» **Work item**: Continue the article below about the microphone that verifies human speech, picking up after its final sentence.

Proving human authenticity of recorded voices

ASU researchers Visar Berisha, Daniel Bliss and Julie Liss develop a special microphone to verify human speech

By TJ Triolo
May 1, 2024

Fulton Schools professor, Visar Berisha, sitting in front of a microphone with a small circuit board attached to it.

Visar Berisha, a professor of electrical engineering in the Ira A. Fulton Schools of Engineering at Arizona State University with a joint appointment in ASU’s College of Health Solutions, records speech with OriginStory technology. OriginStory, which won the U.S. Federal Trade Commission AI Voice Cloning Challenge, uses a special microphone with sensors that detect qualities of speech only produced by humans, ensuring voice recordings are not generated by artificial intelligence. Image courtesy of Visar Berisha

“Deepfakes” have become a large societal concern with the advent of video and audio content generated by artificial intelligence, or AI. A deepfake is a convincing imitation that blurs the lines between fantasy and reality. They can cause trouble in determining, for example, whether a politician actually made a troubling statement or if they were sabotaged by those seeking to interfere in an election.

» **Given information**:
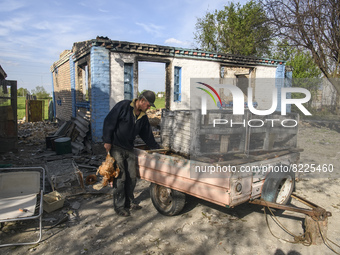 A local farmer Serhiy carries hens near his house destroyed during the Russian occupation of Zahaltsi village near Kyiv, Ukraine, ​May 13, 2...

» **Task result**:
“Until recently, the sound of a recorded voice was universally accepted as genuinely human,” says Visar Berisha, a professor of electrical engineering in the Ira A. Fulton Schools of Engineering at Arizona State University with a joint appointment in the university’s College of Health Solutions. “There was no reason to doubt its authenticity. With the advent of voice cloning technology, this trust is eroding and skepticism, rather than trust, will become the new norm.”

With the potential to ruin reputations and erode faith in institutions, the U.S. Federal Trade Commission, or FTC, held the FTC Voice Cloning Challenge to develop creative multidisciplinary methods to combat AI-generated deepfake audio for a share of $35,000 in prize money.

One of the contest’s winners is OriginStory, a project that uses a new kind of microphone, one that first verifies that a human speaker is producing recorded speech, then watermarks the speech as authentically human. The watermark can be shown to listeners, establishing a chain of trust from recording to retrieval.

OriginStory’s development is heavy on ASU involvement; the project was developed with ASU resources and patented through SkySong Innovations.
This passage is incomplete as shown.